## Source data
■ ■ ■ ■

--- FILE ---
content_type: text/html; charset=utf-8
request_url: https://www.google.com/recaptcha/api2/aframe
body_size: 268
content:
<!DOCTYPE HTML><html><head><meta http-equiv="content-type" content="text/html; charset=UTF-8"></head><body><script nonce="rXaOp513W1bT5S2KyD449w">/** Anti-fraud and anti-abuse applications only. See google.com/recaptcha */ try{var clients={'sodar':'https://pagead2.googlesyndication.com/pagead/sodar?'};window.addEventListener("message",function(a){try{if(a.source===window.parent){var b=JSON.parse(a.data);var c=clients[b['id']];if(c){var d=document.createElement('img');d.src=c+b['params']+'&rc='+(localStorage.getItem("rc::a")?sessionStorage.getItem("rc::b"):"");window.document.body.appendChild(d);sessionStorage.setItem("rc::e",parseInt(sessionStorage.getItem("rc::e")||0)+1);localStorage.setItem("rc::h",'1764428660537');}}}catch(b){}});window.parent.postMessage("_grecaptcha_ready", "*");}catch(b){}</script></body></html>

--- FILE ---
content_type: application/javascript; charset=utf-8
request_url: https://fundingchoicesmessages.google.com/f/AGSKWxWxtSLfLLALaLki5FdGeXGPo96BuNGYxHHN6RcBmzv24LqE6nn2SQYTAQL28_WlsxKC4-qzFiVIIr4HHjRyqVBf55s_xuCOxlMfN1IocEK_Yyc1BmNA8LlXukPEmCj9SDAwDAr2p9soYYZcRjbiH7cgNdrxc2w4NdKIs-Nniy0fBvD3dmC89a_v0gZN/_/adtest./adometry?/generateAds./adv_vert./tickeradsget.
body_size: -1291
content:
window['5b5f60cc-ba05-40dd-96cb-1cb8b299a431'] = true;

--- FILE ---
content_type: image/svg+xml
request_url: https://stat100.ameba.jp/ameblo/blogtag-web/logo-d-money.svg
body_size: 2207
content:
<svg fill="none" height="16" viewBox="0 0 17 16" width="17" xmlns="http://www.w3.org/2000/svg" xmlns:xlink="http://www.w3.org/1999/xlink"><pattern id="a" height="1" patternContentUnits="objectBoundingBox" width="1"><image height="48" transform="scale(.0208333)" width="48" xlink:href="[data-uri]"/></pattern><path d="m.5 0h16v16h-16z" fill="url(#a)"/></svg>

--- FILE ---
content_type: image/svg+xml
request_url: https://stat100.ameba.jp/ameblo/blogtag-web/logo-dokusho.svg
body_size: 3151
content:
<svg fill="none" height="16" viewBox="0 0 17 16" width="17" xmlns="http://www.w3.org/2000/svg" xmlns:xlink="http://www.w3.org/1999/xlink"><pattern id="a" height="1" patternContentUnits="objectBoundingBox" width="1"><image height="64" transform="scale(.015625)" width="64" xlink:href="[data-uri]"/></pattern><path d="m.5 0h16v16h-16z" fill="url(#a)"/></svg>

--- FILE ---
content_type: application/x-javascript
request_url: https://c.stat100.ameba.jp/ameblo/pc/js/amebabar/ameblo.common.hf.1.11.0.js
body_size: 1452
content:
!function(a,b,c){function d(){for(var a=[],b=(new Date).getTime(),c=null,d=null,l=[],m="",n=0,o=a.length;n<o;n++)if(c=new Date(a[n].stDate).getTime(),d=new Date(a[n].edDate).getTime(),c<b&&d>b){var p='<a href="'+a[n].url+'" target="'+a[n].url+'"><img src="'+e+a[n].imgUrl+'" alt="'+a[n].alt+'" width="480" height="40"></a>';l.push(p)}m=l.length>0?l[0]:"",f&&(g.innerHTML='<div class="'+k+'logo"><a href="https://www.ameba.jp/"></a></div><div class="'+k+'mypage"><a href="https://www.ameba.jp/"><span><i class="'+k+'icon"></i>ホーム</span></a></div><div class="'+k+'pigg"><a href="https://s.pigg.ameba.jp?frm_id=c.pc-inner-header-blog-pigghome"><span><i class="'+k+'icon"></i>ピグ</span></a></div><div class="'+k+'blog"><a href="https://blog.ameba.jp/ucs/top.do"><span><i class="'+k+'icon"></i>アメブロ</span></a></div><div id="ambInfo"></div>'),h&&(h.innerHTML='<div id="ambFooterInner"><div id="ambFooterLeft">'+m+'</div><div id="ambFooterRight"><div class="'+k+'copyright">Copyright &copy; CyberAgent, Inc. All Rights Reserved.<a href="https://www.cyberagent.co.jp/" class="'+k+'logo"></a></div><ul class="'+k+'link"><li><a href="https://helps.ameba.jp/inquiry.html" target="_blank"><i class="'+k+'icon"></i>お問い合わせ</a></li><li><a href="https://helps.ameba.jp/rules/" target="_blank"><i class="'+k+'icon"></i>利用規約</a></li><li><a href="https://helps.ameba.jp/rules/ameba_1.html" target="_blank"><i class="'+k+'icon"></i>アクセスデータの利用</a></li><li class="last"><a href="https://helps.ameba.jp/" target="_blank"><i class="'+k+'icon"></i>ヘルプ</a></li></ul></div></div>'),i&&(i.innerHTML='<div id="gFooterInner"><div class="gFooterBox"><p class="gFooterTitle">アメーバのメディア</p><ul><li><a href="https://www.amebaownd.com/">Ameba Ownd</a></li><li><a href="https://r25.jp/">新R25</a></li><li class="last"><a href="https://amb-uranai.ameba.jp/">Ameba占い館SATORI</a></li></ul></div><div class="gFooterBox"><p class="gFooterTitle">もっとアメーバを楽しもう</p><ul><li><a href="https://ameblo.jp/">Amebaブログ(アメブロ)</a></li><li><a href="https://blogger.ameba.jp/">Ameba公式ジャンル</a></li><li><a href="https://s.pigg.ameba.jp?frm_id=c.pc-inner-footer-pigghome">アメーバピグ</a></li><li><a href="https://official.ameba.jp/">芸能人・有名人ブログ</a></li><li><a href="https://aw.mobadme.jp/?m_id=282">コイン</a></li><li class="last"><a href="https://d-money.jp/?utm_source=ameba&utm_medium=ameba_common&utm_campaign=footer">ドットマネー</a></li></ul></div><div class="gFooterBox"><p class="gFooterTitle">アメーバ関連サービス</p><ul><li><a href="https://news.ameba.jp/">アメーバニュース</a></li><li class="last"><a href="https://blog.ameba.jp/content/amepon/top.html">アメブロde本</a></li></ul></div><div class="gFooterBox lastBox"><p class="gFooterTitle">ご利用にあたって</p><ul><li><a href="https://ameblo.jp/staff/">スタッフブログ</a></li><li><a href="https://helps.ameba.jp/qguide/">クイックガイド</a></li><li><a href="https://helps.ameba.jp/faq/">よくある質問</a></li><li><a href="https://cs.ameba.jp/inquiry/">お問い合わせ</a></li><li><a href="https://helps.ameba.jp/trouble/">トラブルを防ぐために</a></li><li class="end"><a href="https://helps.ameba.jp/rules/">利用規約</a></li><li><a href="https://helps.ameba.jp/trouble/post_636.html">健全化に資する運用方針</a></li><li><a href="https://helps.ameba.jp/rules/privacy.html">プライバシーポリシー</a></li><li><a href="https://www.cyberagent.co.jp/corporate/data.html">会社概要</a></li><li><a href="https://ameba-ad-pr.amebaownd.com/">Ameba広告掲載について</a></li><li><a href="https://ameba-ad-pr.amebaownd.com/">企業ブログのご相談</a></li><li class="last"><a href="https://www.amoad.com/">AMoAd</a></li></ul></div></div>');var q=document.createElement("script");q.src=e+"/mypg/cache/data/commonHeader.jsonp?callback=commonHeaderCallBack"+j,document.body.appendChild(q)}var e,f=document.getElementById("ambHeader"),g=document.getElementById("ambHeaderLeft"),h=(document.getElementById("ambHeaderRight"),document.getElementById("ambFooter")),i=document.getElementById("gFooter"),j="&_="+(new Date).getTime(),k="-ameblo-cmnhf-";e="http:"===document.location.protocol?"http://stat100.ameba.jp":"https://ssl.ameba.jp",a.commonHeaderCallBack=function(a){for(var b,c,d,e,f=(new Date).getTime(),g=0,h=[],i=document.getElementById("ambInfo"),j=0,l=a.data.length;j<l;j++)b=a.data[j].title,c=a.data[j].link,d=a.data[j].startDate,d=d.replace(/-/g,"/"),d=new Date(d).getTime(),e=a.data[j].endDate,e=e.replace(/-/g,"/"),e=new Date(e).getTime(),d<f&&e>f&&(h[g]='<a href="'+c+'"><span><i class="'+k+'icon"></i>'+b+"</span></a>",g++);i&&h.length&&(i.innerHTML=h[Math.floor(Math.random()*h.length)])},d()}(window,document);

■ ■ ■ ■

## TASK DIRECTIONS
With "objectBoundingBox" as the word to match, copy each line of the records that has it.

## WRITTEN ANSWER
<svg fill="none" height="16" viewBox="0 0 17 16" width="17" xmlns="http://www.w3.org/2000/svg" xmlns:xlink="http://www.w3.org/1999/xlink"><pattern id="a" height="1" patternContentUnits="objectBoundingBox" width="1"><image height="48" transform="scale(.0208333)" width="48" xlink:href="[data-uri]"/></pattern><path d="m.5 0h16v16h-16z" fill="url(#a)"/></svg>
<svg fill="none" height="16" viewBox="0 0 17 16" width="17" xmlns="http://www.w3.org/2000/svg" xmlns:xlink="http://www.w3.org/1999/xlink"><pattern id="a" height="1" patternContentUnits="objectBoundingBox" width="1"><image height="64" transform="scale(.015625)" width="64" xlink:href="[data-uri]"/></pattern><path d="m.5 0h16v16h-16z" fill="url(#a)"/></svg>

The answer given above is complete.